Upaya pemerintah daerah provinsi Nusa tenggara Timur dalam kaitan dengan kelestarian lingkungan hidup, sebagai target RPJMD Provinsi NTT tahun 2020, di seluruh kawasan daerah pada sejumlah 22 kabupaten/kota antaranya, pada 28 kawasan konservasi lingkup Balai Besar KSDA NTT, 3 Taman nasional serta 1 Taman Hutan Raya. Taman Wisata Alam(TWA) Komodo yang meliputi pulau-pulau sekitarnya yang dihuni oleh satwa Komodo (ORA), Taman Wisata Alam Laut (TWAL) gugus pulau teluk Maumere, TWAL 17 pulau kabupaten Ngada, serta teluk Kupang dan kabupaten Kupang.

Upaya pemerintah daerah tersebut, untuk mewujudkan kehidupan adil dan makmur bagi rakyatnya tanpa harus menimbulkan kerusakan lingkungan ditindaklanjuti dengan menyusun program pembangunan berkelanjutan yang sering disebut sebagai pembangunan berwawasan lingkungan.

Pembangunan berwawasan lingkungan adalah usaha meningkatkan kualitas manusia secara bertahap dengan memerhatikan faktor lingkungan. Pembangunan berwawasan lingkungan dikenal dengan nama Pembangunan Berkelanjutan. Konsep pembangunan berkelanjutan merupakan kesepakatan hasil KTT Bumi di Rio de Jeniro tahun 1992. Di dalamnya terkandung 2 gagasan penting, yaitu : a. Gagasan kebutuhan, khususnya kebutuhan pokok manusia untuk menopang hidup.  b. Gagasan keterbatasan, yaitu keterbatasan kemampuan lingkungan untuk memenuhi kebutuhan baik masa sekarang maupun masa yang akan datang.

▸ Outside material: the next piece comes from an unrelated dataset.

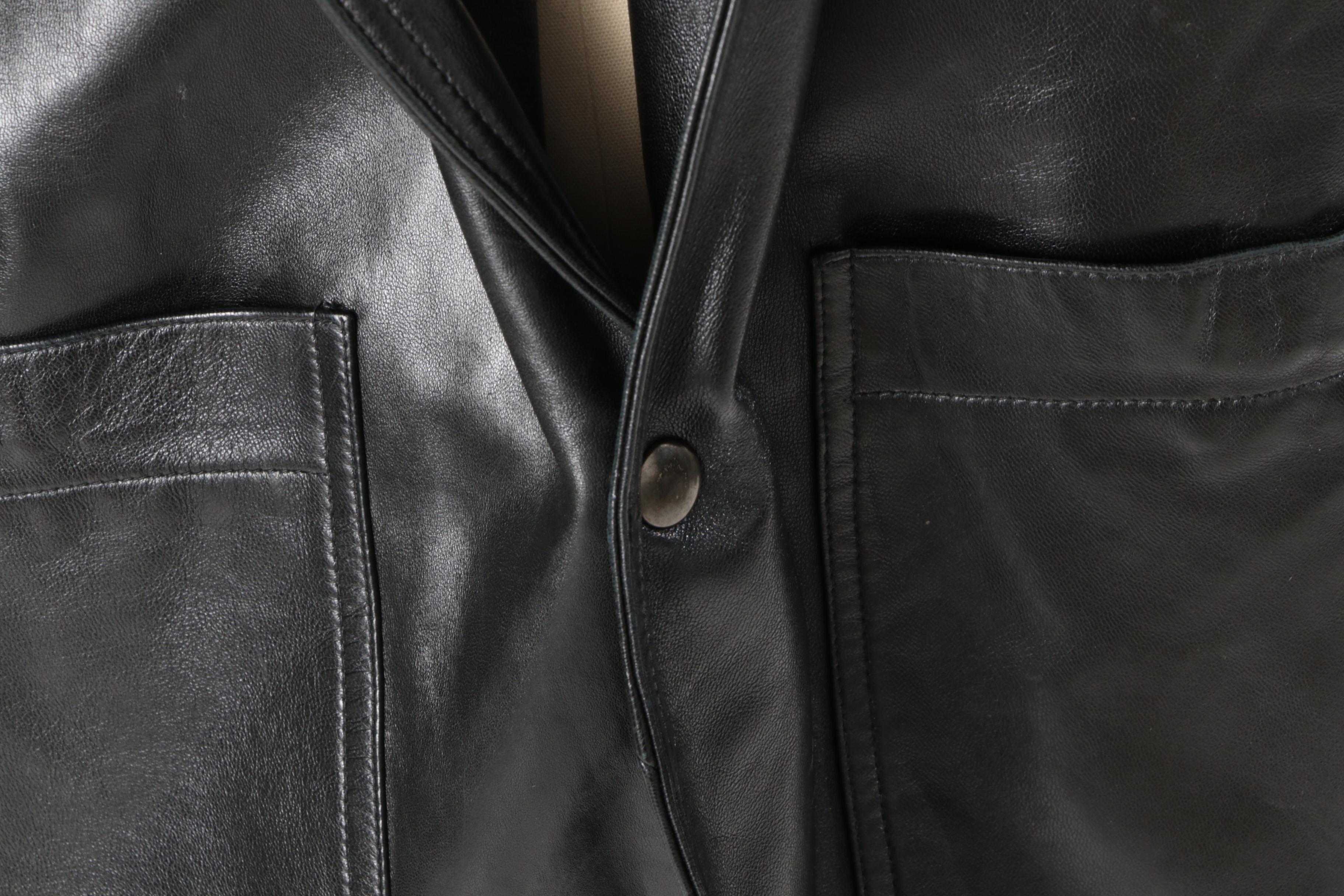 1980s Vintage Claude Montana Paris Leather Blazer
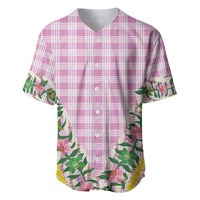 Hawaii Pikake Lokelani Plumeria Lei Baseball Jersey Pink Palaka Motifs LT05 Pink - Polynesian Pride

Manusia, binatang dan tumbuh- tumbuhan hidup saling berdampingan antara satu dengan yang lainnya. Manusia, binatang dan tumbuhan merupakan makhluk yang saling bergantungan antara satu dengan yang lainnya. Manusia dan binatang membutuhkan tumbuhan, manusia dan tumbuhan membutuhkan binatang, begitu pula binatang dan manusia juga sangat membutuhkan manusia.

 

Oleh karena itulah ketiganya  saling ketergantungan antara satu dengan yang lainnya. Melestarikan lingkungan hidup merupakan kebutuhan yang tidak bisa ditunda lagi dan bukan hanya menjadi tanggung jawab pemerintah atau pemimpin negara saja, melainkan tanggung jawab setiap insan di bumi, dari balita sampai manula. Setiap orang harus melakukan usaha untuk menyelamatkan lingkungan hidup di sekitar kita sesuai dengan kapasitasnya masing-masing. Sekecil apa pun usaha yang kita lakukan sangat besar manfaatnya bagi terwujudnya bumi yang layak huni bagi generasi anak cucu kita kelak.  (Sumber informasi : Bidang Ekonomi, Infrastruktur dan Pengembangan Wilayah-Bappelitbangda Prov.NTT/Edy Latu).